TOM MORGAN'S SOMME DIARY - PART 4

WAR GRAVES AT MORCHIES


My third day on the Somme was a Friday - and I was woken at about 7 a.m. by a single church bell pealing in the tower at Auchonvillers, about half-a-mile away. Soon this was joined by another bell, until there was at last a full peal going on, on this first Friday after Easter. I was glad of this ecclesiastical early call, as I had a lot planned for this day. The farthest I had been from "home" during this visit was about two miles, but on this day, I was due to cover over 150 miles of the roads of Northern France. I was to travel, comparatively speaking, some distance from the Somme Battlefields.

To begin with, I travelled North to Bapaume, about 8 miles away - one of the early targets of the Somme battles. I had promised a friend that I would visit three villages out to the West of Bapaume and photograph them for him, together with the surrounding area. He was researching, at a very great distance, the possible position of a German Great War aerodrome. I found the villages and took the photographs. This area was, in battlefield terms, some distance from the Somme area, but it had, in its time, played a considerable part in the history of the war. On my way back to the main road, I passed a sign for two cemeteries and stopped to look at them. I'm glad I did. You can learn a lot from looking at cemeteries.

**Written instruction 1**:
In the Somme diary, why was the writer glad to be woken early by the church bells?
**Written instruction 2**:
Carry on the Somme diary from the point where it stops.

**Recorded data**:

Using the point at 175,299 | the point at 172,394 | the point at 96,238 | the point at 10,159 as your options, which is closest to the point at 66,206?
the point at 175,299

**Exercise response 1**:
The writer had a lot planned for that day. The plan was to cover over 150 miles of the roads of Northern France, farther than any trip so far on that visit.

**Exercise response 2**:
MORCHIES - AND A WORD ABOUT CEMETERIES

The Commonwealth War graves Commission is responsible for the marking and upkeep of all British war graves. Most graves are in the commission's cemeteries, but not all of them are. Some of the fallen were buried in local village cemeteries, the ones used before and after the war by the local communities. These are usually referred to as Communal Cemeteries. Just outside Morchies, I found Morchies Communal Cemetery with immediately next to it, Morchies British Cemetery, a Commonwealth War Graves Commission cemetery. The military cemetery contains 160 graves, and there are 5 "British" graves in the Communal Cemetery, along with the local villagers' family graves. Only the British would leave these 5 graves in the Communal Cemetery where the burials were first made and care for them there, rather than move them into the Military Cemetery next door. These cemeteries do not receive many visitors, but I was glad to have found them, because taken together, they show a wide variety of units (and nationalities) whose paths of war brought them into this now-quiet place. They also show, in one small site, many of the different Commonwealth War graves Commission headstones.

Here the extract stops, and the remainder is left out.